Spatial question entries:
........

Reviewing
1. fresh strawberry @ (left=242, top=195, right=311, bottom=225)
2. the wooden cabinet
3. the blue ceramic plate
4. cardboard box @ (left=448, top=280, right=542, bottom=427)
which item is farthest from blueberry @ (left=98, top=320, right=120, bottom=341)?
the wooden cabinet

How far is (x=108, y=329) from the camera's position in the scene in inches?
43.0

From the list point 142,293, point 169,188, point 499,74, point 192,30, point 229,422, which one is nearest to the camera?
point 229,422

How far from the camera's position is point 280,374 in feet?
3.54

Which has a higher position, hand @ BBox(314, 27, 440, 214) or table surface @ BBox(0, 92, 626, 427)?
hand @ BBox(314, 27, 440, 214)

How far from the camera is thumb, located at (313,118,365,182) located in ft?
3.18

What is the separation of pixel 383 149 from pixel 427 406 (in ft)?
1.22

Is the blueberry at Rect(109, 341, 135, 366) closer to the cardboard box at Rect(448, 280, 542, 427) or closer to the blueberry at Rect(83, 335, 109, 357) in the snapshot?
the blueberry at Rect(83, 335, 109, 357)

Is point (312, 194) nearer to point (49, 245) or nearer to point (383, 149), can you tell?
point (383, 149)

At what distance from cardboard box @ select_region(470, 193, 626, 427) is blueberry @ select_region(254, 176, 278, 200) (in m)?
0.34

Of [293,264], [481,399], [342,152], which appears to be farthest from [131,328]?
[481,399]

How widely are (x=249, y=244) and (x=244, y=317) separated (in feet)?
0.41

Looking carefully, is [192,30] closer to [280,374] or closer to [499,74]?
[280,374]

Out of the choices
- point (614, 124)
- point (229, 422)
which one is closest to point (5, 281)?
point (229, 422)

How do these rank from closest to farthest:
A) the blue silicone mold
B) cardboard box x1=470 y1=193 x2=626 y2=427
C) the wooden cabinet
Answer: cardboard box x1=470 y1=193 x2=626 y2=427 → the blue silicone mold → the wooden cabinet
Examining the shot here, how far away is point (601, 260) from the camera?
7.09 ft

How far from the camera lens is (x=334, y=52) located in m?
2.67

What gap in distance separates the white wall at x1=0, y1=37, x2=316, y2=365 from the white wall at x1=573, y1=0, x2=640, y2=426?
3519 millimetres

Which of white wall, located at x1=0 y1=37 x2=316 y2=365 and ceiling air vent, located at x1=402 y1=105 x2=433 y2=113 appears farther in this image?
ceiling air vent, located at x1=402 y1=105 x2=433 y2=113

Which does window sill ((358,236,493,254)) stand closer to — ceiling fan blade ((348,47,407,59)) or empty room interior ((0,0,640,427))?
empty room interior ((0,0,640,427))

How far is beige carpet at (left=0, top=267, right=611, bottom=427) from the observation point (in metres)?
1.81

........

* **GIVEN EXERCISE**: Reproduce every one of the entries above word for word, without changing anything.

* **THE OUTPUT**:
Reviewing
1. fresh strawberry @ (left=242, top=195, right=311, bottom=225)
2. the wooden cabinet
3. the blue ceramic plate
4. cardboard box @ (left=448, top=280, right=542, bottom=427)
which item is farthest from blueberry @ (left=98, top=320, right=120, bottom=341)?
the wooden cabinet

How far is (x=108, y=329) from the camera's position in the scene in inches?
43.0

From the list point 142,293, point 169,188, point 499,74, point 192,30, point 229,422, which one is nearest to the camera?
point 229,422

How far from the camera's position is point 280,374 in feet?
3.54

Which has a higher position, hand @ BBox(314, 27, 440, 214) or table surface @ BBox(0, 92, 626, 427)?
hand @ BBox(314, 27, 440, 214)

How far from the camera is thumb, located at (313,118,365,182) located in ft?
3.18

What is the separation of pixel 383 149 from pixel 427 406 (in ft)?
1.22

Is the blueberry at Rect(109, 341, 135, 366) closer to the cardboard box at Rect(448, 280, 542, 427) or closer to the blueberry at Rect(83, 335, 109, 357) in the snapshot?
the blueberry at Rect(83, 335, 109, 357)

Is point (312, 194) nearer to point (49, 245) or nearer to point (383, 149), can you tell?
point (383, 149)

At what distance from cardboard box @ select_region(470, 193, 626, 427) is blueberry @ select_region(254, 176, 278, 200) (in m)?
0.34

Of [293,264], [481,399], [342,152], which appears to be farthest from [131,328]?
[481,399]

How widely are (x=249, y=244) and (x=244, y=317) separated (in feet)?
0.41

Looking carefully, is [192,30] closer to [280,374] or closer to [499,74]?
[280,374]

Out of the choices
- point (614, 124)
- point (229, 422)
which one is closest to point (5, 281)?
point (229, 422)

How do these rank from closest to farthest:
A) the blue silicone mold
B) cardboard box x1=470 y1=193 x2=626 y2=427
C) the wooden cabinet
Answer: cardboard box x1=470 y1=193 x2=626 y2=427 → the blue silicone mold → the wooden cabinet
Examining the shot here, how far away is point (601, 260) from the camera?
7.09 ft

How far from the camera lens is (x=334, y=52) located in m?
2.67

What gap in distance separates the white wall at x1=0, y1=37, x2=316, y2=365 from the white wall at x1=573, y1=0, x2=640, y2=426?
3519 millimetres

Which of white wall, located at x1=0 y1=37 x2=316 y2=365 and ceiling air vent, located at x1=402 y1=105 x2=433 y2=113 appears farther in this image?
ceiling air vent, located at x1=402 y1=105 x2=433 y2=113

Which does window sill ((358,236,493,254)) stand closer to — ceiling fan blade ((348,47,407,59)) or empty room interior ((0,0,640,427))?
empty room interior ((0,0,640,427))

How far is beige carpet at (left=0, top=267, right=611, bottom=427) from the observation point (in metres)?
1.81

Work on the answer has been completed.